Say your brand is your personality. People see you on social media and know you geek out about fitness, so if they see you promoting a product, they trust you, and will likely buy it.
You get your allowance, income from your part-time job, and donations from twitch and run ads to your product page with $1000.
So, because of the leverage your brand gives you, you end up selling 50 bottles, meaning you are able to acquire a customer for about $20 (CAC).
So you made a $10 profit per bottle. Sold for $50. CPC $20. COGS $20. So in total you made $500 from your campaign.
Now you calculate your ROAS.
$1000 in ads, made you $500 of profit.
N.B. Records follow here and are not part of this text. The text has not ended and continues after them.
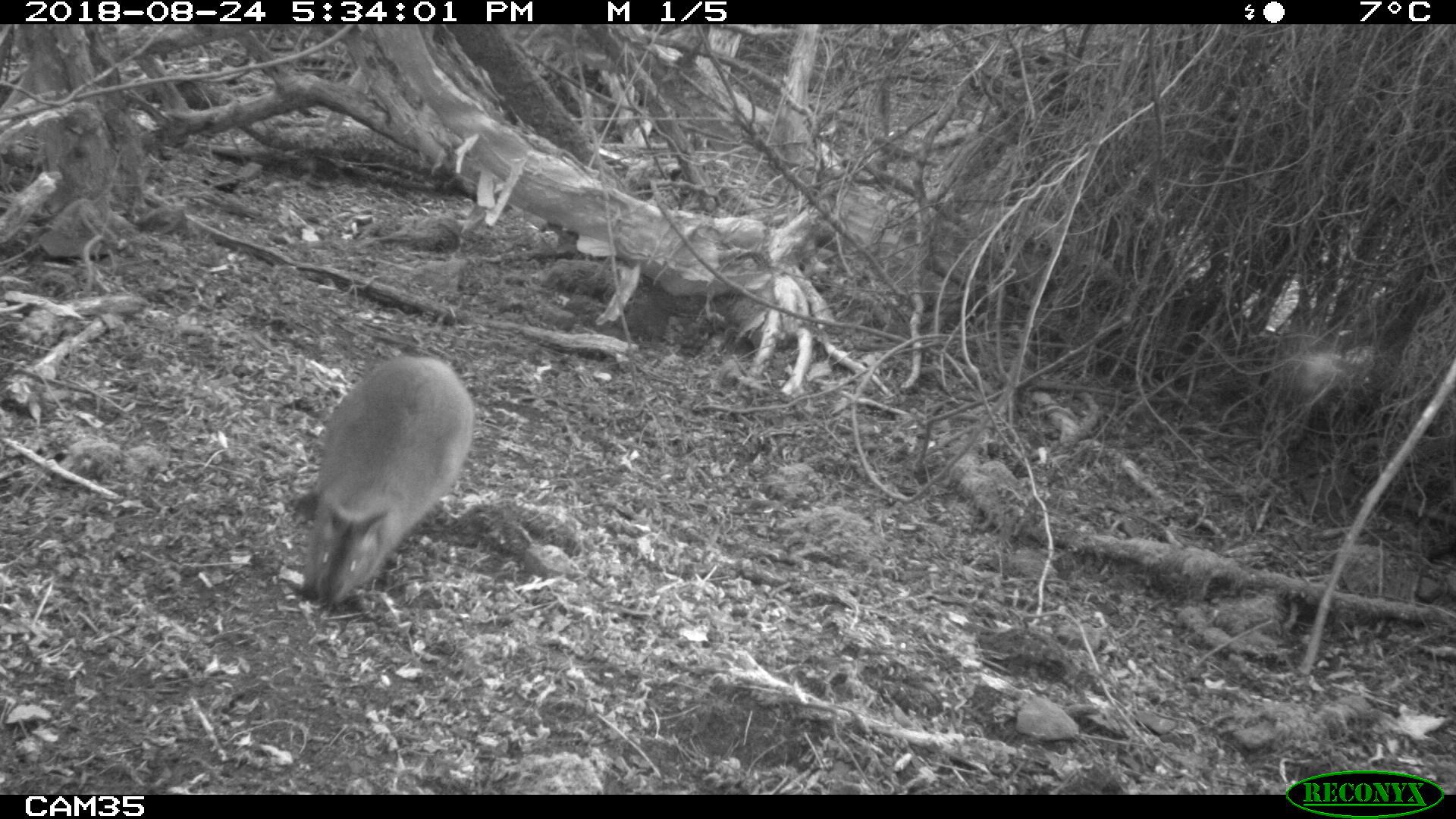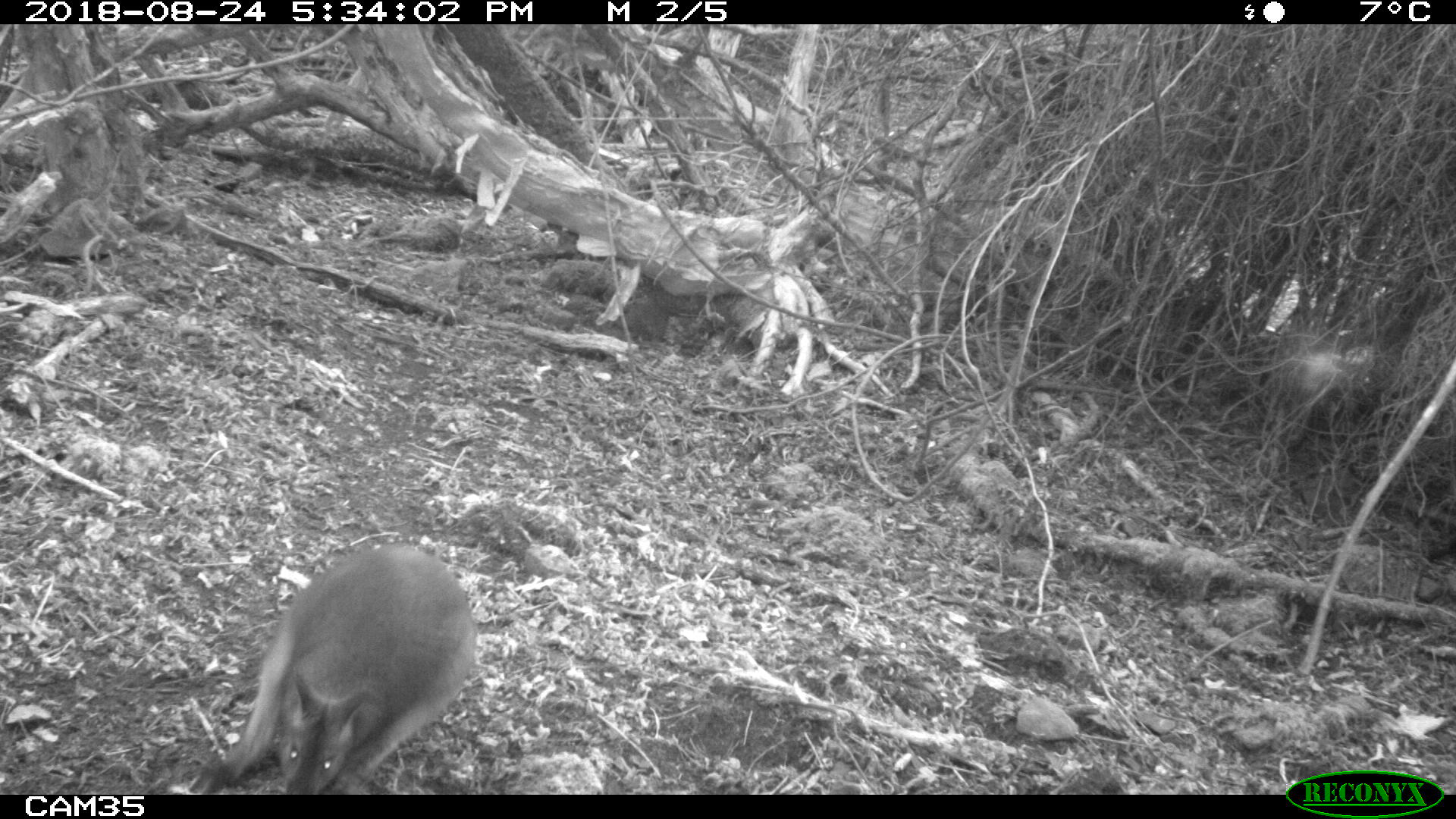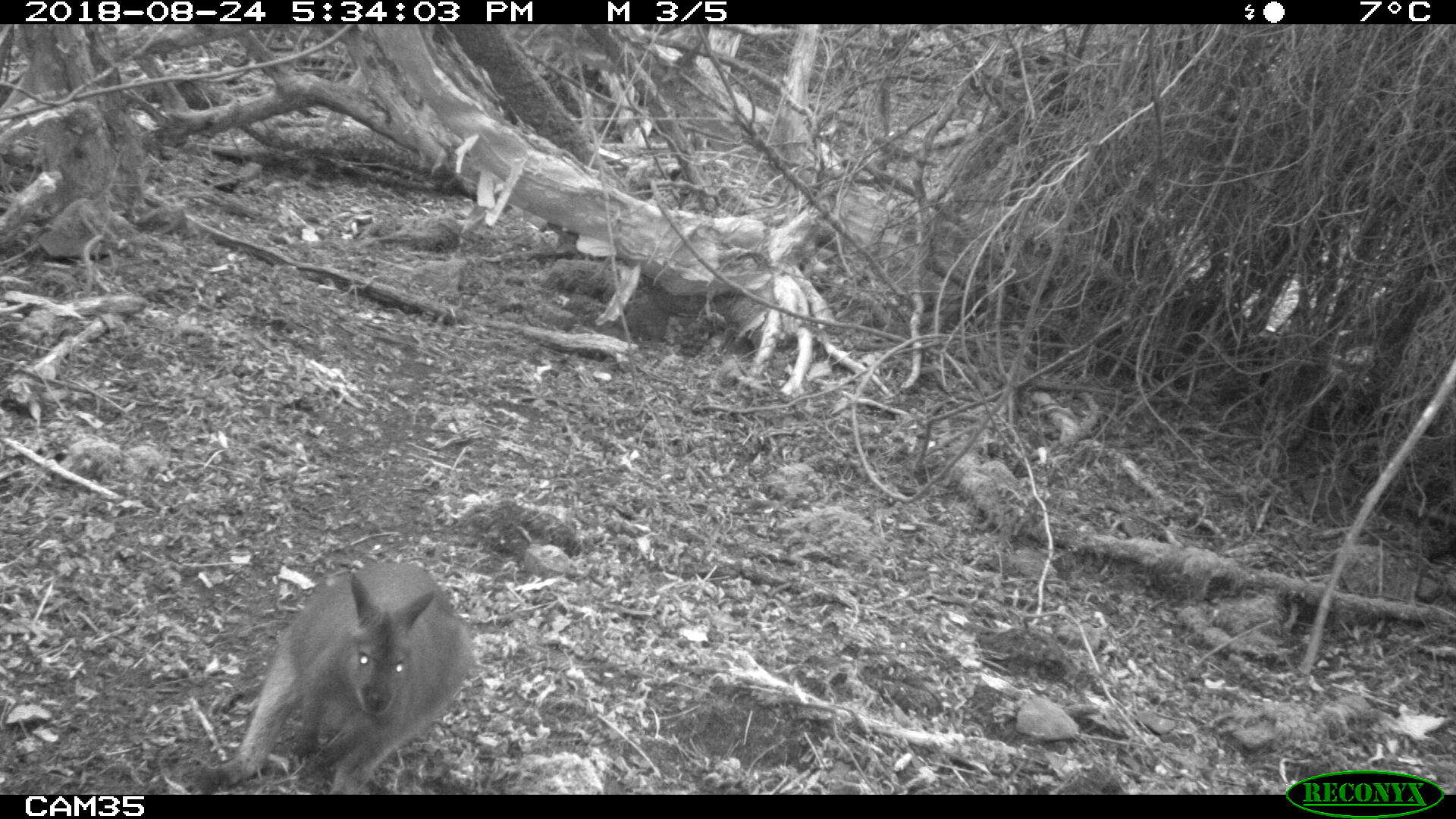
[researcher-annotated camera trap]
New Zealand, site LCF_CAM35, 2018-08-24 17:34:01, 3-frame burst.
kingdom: Animalia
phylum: Chordata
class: Mammalia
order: Diprotodontia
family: Macropodidae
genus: Notamacropus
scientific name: Notamacropus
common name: wallaby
That is a 50% ROAS.
You get excited.
What if you put $4000? or what if you put the profit back into the business? or what if you work on your brand to get the ROAS higher than 100%? 🤯
You feel the power?
OK, while the example above is simplistic, I made it deliberately this way in order to elicit a feeling of clarity.
The point is that no matter what kind of business you are running, you should have a similar clarity about your business finances.
Where to go from here
A financial model exists for every type of business.
You can find spreadsheet templates or software specifically tailored for each of the following types of businesses just to name a few:
- Service
- Product
- SaaS
- eCommerce
Still don’t trust yourself or would rather get help?
I get it. As you dive deeper into financial modeling for your small business, you’ll encounter more terms (i.e. LTV) and you may need help making calculations.
Use the idea of six degrees of separation. Ask your digital marketing for help with financial modeling.
If your digital marketer is competent, they’ll definitely know what a financial model is and be able help you.
If your digital marketer is amazing, they’ll automate this.